I have said it before and I will say it again, gyms are fundamentally weird places. I shudder to think what Goffman or Foucalt would have to say about them. There are many things that make the gym weird, the Personal Trainers, the Body Beautifuls, the strange slogans and incessant advertising, a room full of people running on the spot staring at television screens. The list goes on and on. But today I will talk about some of the gym’s weirder inhabitants: the Body Beautifuls. You know the ones.
The women are young with make up, free flowing ponytails and very short shorts. I am willing to concede the makeup, because if I actually wore makeup to work it is unlikely I would think to take it off before working out. But it would get messy once I started. This is not a problem for the female BBs as they do not seem prone to sweating. Nor are they prone to love handles, cellulite or unmanageable hair. I am becoming increasingly convinced they are a bread of aliens trying to bring down humanity by contributing to fellow gym-goers feelings of discomfort and dismay at their own flabby(er) bodies. The men don’t seem to sweat much either. The just look all hot and muscly and unattainable. Except for the really bulky ones who just look like aliens, lending further support to my Theory. (Although, another theory suggests that they exist purely for our amusement, but that feels unkind).
For the BBs working out isn’t so much about fitness but about putting yourself on display. It’s like a courtship ritual gone wrong. Wrong because the normal people (i.e. me) can only watch, occasionally drool and keep their arousal respectfully to themselves (the gym is one place where I am glad I am not a man, perhaps that’s why so many of them wear loose fitting shorts?). Courtship certainly takes place, and it is a strange thing to watch. It’s a bit like watching man peacocks try to impress lady peacocks. Except at the gym, everyone behaves like the man peacock.
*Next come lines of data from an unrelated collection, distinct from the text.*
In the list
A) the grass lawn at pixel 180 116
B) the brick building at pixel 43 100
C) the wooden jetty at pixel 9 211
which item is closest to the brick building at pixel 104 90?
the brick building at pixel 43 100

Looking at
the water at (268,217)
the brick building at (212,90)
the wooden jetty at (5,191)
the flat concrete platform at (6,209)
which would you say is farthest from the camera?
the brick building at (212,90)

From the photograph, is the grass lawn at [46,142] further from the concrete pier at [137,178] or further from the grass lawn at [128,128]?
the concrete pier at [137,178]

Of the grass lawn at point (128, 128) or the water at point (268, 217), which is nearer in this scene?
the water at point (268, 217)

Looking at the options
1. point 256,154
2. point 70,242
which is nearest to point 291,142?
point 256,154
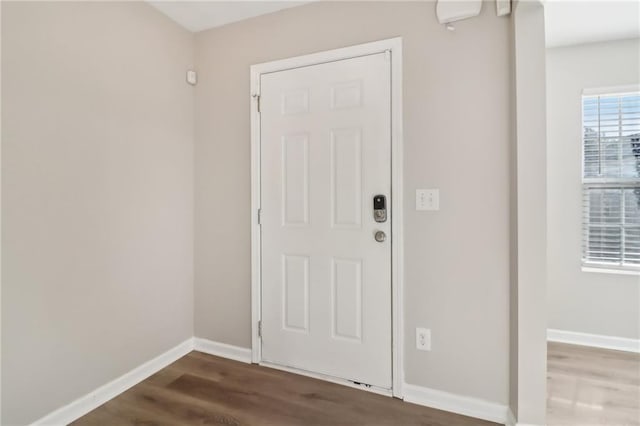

‘Jealous?’ I hear you mumble with a raised eyebrow. Not really. The BBs are far removed from anyone I have experienced in real life, and it is hard to be jealous of something so completely unrelatable. And when I check out men in the gym (and believe me, I do) the ones I usually like the look of are a little bit scruffier, or a bit skinnier, or have glasses. You know, they look like real people (or are just really, really dirty hot). I would like to think the real people extend the same courtesy to me, but I’m not so sure. I look pretty whacked when I work out.